Torniamo all’ideologia di genere. Essa sostiene l’assoluta indipendenza della parte biologica della sessualità (il sesso) da quella non-biologica (il genere). Per l’antropol
ogia artistotelico-tomista ogni cosa esistente è un “sinolo” – ossia una unione – di materia e forma; nel caso dell’uomo la materia è il corpo e la forma è l’anima. L’anima e il corpo sono inscindibili, tanto che la separazione dell’anima dal corpo comporta la morte dell’uomo; e il loro rapporto non è una “somma”, quanto piuttosto un “prodotto”. Che differenza c’è tra la somma di anima e corpo e la loro unione? Più o meno la differenza che passa tra gli ingredienti per fare una torta e la torta. Quando noi abbiamo la somma degli ingredienti per fare una torta – ad esempio ammucchiati in un sacchetto per la spesa – essi sono separabili l’uno dall’altro, e ognuno mantiene le sue caratteristiche: le uova sono fragili, la farina svolazza se soffiata, il cioccolato si scioglie al calore.
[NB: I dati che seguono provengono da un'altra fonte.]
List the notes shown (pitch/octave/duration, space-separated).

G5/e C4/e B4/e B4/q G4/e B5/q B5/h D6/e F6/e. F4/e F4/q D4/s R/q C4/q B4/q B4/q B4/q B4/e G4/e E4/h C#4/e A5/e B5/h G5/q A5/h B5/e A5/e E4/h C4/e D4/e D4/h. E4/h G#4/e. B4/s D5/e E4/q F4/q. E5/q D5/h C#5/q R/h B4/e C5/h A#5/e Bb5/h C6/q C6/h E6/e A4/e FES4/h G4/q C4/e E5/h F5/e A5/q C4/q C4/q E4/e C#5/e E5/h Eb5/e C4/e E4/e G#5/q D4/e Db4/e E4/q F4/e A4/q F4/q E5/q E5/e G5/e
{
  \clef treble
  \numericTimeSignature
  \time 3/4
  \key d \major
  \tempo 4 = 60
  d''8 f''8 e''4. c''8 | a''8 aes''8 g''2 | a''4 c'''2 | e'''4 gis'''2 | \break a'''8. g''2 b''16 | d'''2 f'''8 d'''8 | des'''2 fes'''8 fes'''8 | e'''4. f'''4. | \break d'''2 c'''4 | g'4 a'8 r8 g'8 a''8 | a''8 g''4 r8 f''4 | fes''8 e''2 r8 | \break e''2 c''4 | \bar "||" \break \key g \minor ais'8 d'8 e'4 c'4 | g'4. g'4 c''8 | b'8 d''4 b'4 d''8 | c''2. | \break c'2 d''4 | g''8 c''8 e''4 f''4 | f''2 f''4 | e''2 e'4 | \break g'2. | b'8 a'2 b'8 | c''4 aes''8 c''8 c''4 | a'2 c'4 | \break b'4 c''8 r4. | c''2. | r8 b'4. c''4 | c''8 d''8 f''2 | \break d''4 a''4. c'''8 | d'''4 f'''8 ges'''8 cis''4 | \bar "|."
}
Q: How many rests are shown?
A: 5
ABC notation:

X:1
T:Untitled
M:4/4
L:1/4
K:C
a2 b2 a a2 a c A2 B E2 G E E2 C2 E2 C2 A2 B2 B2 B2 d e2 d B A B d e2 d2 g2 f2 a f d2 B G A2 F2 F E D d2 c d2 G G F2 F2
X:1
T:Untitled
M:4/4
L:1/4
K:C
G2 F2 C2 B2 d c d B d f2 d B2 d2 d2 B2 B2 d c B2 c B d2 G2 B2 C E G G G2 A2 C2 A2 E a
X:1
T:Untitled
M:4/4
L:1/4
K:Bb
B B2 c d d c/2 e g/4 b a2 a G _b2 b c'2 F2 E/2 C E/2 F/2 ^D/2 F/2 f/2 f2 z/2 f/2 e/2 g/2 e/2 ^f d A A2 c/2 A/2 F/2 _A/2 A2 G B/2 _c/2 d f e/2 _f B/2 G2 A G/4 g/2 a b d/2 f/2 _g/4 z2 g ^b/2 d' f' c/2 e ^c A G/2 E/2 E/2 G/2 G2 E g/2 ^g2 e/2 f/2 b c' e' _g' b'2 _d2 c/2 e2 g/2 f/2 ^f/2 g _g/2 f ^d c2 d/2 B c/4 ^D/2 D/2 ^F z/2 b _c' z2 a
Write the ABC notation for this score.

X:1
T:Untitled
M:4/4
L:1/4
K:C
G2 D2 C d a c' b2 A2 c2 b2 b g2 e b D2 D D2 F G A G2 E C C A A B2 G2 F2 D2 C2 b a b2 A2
Una volta che noi abbiamo impastato e cotto la torta (ne abbiamo fatto dunque un sinolo) non ci è più possibile separare gli ingredienti, o togliere dalla torta la farina o le uova; e la torta ha caratteristiche diverse dalle caratteristiche dei singoli ingredienti che la compongono: non è fragile, non svolazza e non si scioglie. Questo è, secondo l’antropologia aristotelico-tomista, la relazione che lega anima e corpo nell’uomo: esse sono unite indissolubilmente. Per questo motivo è lecito, ed anche utile distinguere la componente biologica della sessualità da quella psicologica e relazionale; ma esse sono le due facce della stessa medaglia, inscindibili se non al prezzo di annientare l’uomo.

Spero che quanto scritto finora abbia convinto il lettore che l’antropologia aristotelico-tomista può fornire gli strumenti che permettono non solo di capire con semplicità e lucidità l’ideologia di genere, ma anche di dare ad essa una risposta convincente ed efficace. Detto questo, come possiamo affrontare il dilemma iniziale? È necessario che il padre eserciti un ruolo paterno e la madre uno materno? Eppure talvolta accade, coma mai? Perché alcuni bambini non sono cresciuti in questa situazione e non hanno riportato dei problemi nello sviluppo dell’identità di genere? Diciamo (senza ripetere tutto) che essere padre è la potenza, esercitare un ruolo paterno l’atto, che la natura (il progetto) di un padre è quello di esercitare il ruolo paterno. La realizzazione del progetto è potenziale, non obbligatoria; quindi può accadere che un padre non eserciti un ruolo paterno, e che qualcun altro (uomo o donna) si sostituisca a lui in questo ruolo. Ciò non toglie che l’esercitare un ruolo paterno è legato all’essere padre, ne è lo sviluppo, ne costituisce la natura.

Consideriamo adesso il bambino. Anch’esso ha una natura, cioè un progetto. Il fatto che una persona diversa dal padre abbia svolto per lui un ruolo paterno può essere un ostacolo alla realizzazione del suo progetto (sicuramente non è un vantaggio); ma può trovare nell’ambiente sociale altre risorse (cioè altre persone che, bene o male, ricoprano tale ruolo) che lo aiutino nella propria realizzazione. Riassumendo: essere padre ed esercitare un ruolo paterno non sono due cose avulse, ma la seconda è il compimento della prima; compimento potenziale, in quanto può darsi che un padre non possa o non riesca ad esercitare il suo ruolo naturale. In questo caso, il bambino può trovare un ruolo paterno in figure vicarie (che, per questo, sono sostituti della figura paterna, naturale interprete del ruolo educativo paterno.